Mythe 3 : « Les immigrants sont un fardeau pour les systèmes sociaux et de santé »
Réalité : Les immigrants contribuent au renforcement de ces systèmes
Des immigrants en santé
Les programmes de sélection pour les immigrants économiques et les travailleurs temporaires reposent sur des examens de santé si bien que les nouveaux immigrants sont, à leur arrivée, en meilleure santé que la moyenne des Québécois de leur âge.
Leur santé peut se détériorer après leur arrivée du fait des stress et des difficultés d’intégration.
Les travailleurs temporaires ont des permis de travail reliés à leurs conditions de santé et fréquentent très peu les services de santé à moins de problèmes en lien avec leur travail.
Certains réfugiés sont accueillis spécifiquement du fait de besoins de santé qui sont prévus dès leur arrivée (par exemple des enfants syriens dialysés durant la guerre) avec les services nécessaires.
Des demandeurs d’asile qui veulent travailler
Les demandeurs d’asile ont droit aux mêmes soins de santé que les prestataires d’aide sociale grâce à un programme fédéral et un service provincial.
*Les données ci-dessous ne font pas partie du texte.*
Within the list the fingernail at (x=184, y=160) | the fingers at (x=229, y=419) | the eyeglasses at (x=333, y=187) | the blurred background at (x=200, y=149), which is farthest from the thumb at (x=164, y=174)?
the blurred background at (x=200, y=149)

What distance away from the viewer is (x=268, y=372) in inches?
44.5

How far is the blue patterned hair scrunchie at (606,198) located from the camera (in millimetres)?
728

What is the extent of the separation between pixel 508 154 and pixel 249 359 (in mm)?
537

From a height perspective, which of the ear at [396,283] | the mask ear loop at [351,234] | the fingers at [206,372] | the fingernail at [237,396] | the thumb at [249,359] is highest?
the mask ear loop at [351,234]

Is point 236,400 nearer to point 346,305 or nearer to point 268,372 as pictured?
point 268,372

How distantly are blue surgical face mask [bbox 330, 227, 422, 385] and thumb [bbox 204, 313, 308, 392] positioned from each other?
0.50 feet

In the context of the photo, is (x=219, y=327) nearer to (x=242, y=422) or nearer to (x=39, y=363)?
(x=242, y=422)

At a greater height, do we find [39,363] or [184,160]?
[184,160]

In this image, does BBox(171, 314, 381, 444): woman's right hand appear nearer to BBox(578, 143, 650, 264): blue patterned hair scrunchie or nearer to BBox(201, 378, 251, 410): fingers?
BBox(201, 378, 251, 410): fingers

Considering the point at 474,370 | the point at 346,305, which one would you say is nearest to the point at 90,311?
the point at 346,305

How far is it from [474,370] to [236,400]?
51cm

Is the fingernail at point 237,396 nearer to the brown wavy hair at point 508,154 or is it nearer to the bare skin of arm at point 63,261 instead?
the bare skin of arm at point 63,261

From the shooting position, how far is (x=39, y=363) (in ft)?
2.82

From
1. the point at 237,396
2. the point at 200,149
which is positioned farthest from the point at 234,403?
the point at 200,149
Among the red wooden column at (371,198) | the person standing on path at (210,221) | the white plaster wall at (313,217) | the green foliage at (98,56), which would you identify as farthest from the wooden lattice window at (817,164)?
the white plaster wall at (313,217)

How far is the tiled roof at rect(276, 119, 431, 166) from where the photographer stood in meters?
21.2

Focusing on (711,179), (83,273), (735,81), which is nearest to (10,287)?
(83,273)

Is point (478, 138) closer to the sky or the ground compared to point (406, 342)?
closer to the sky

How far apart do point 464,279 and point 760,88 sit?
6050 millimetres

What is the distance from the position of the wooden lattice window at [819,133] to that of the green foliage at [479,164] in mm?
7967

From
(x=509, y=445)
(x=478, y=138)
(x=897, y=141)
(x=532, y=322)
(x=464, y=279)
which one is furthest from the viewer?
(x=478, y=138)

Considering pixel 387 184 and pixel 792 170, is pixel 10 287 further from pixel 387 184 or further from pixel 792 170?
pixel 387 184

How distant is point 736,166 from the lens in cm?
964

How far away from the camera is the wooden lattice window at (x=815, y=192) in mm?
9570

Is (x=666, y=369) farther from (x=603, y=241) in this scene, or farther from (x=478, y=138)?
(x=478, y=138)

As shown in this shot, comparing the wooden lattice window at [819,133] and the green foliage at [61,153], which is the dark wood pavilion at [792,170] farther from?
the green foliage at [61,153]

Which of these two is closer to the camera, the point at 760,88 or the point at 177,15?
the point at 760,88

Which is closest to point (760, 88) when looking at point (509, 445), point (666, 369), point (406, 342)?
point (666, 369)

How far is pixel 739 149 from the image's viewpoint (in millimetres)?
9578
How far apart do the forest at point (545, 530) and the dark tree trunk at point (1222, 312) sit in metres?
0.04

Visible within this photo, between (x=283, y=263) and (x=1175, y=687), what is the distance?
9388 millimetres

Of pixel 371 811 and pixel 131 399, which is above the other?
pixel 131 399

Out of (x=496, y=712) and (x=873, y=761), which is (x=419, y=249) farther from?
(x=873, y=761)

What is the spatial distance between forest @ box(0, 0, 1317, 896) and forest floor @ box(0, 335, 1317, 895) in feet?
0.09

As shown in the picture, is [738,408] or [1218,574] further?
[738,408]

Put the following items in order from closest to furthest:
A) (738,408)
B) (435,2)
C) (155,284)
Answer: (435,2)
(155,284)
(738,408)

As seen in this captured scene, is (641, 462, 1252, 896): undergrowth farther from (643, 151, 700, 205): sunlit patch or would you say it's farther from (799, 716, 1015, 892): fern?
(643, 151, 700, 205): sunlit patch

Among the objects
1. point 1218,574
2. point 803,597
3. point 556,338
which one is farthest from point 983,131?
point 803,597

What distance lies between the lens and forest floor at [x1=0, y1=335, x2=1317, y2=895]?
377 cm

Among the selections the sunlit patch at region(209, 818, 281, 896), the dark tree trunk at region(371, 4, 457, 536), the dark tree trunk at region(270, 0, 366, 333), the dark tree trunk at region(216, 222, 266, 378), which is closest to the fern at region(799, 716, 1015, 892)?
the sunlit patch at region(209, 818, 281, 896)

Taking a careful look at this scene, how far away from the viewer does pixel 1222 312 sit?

Cependant, la grande majorité d’entre eux veulent avant tout travailler pour vivre au pays et ils le font dès qu’ils ont un permis de travail, souvent après plusieurs mois d’attente.
Les immigrants économiques, travailleurs temporaires et demandeurs d’asile ne représentent donc pas un surplus pour nos services sociaux et de santé, ils les utilisent en moyenne moins que les citoyens québécois.
Des immigrants qui renforcent les systèmes sociaux et de santé.
Au Canada, Plus de 420 000 travailleurs du secteur de la santé sont âgés de plus de 55 ans, et la plupart d’entre eux vont prendre leur retraite d’ici une dizaine d’années.
Des problèmes de recrutement sont observés dans l’ensemble du pays pour ce qui est du personnel infirmier, du personnel des soins en établissement et du personnel des soins de santé à domicile.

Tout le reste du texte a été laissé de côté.